Thank you for the feedback, Arseny. I post the screen shot from one of my test machines. Both machines give me same result. I will work with team to figure out why. Thanks again for your feedback.

Arseny Kapoulkine said...

To clarify, the performance of your code is different because in the pipeline case the compiler figures out that the entire computation does not need to be performed, and replaces the iter body with nothing; so you compare construction of a list + iteration with math vs construction of a list + iteration with empty body, which is an unfair comparison. Try replacing Seq.iter with Seq.map followed by Seq.length to force evaluation; you can also replace list construction with Seq.init to eliminate list construction time from the benchmark (though in this case it's not needed because the timings will be the same).

Tao said...

Really appreciate your follow up! Tried your approach, but still the same result.

Arseny Kapoulkine said...

I had the following code in mind:

Seq.init N id |> Seq.map (fun x -> f2 x) |> Seq.length |> ignore

or (better in this case)

Seq.init N id |> Seq.map f2 |> Seq.length |> ignore

Same for f3, obviously.

The second version of the code generates identical bytecode and performs the same, except for ~30ms difference between the two (you can see it by increasing the N - the perf. difference does not vary with N). I don't have a profiler with me, should be some lazy initialization inside F# Core, or maybe JIT. Adding an extra call fixes this, the full code is here: http://fssnip.net/8e

The first version of the code indeed penalizes the composition slightly, since the f2 call is not inlined by F# (not sure if it is inlined by JIT, it's a virtual method call - the performance is similar anyway).

Anonymous Developer said...

I realize this is old; however, I just wanted to point out that piping and function composition are different things used in different situations. When using function composition in its niche, it can help you write code with a nice pipe-like flow that is faster than code which actually uses piping.

**Exercise**
In the forum thread, what does the compiler replace the iter body with in the pipeline case?

**Supplied data**
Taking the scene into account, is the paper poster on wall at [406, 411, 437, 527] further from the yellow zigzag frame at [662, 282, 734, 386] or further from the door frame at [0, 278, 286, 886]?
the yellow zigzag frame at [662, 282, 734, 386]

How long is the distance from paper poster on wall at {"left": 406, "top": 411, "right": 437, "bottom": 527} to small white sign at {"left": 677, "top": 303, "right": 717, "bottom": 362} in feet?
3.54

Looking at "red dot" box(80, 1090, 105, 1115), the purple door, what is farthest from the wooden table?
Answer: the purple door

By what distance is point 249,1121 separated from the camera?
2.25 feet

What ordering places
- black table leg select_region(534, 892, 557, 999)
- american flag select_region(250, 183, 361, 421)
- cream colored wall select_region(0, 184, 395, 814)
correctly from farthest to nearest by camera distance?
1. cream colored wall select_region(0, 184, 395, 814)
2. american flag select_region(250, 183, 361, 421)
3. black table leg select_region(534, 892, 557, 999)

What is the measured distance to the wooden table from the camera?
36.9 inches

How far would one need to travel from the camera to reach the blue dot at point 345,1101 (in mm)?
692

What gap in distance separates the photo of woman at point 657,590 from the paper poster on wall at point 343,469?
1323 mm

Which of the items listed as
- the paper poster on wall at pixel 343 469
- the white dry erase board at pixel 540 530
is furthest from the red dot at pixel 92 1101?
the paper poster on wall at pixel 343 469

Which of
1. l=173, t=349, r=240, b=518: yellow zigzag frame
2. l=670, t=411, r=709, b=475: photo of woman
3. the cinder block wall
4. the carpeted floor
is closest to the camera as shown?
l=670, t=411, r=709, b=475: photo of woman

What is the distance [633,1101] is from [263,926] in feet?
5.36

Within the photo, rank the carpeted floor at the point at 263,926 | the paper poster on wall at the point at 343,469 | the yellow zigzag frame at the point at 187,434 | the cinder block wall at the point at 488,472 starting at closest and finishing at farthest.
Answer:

**Result of this exercise**
With nothing.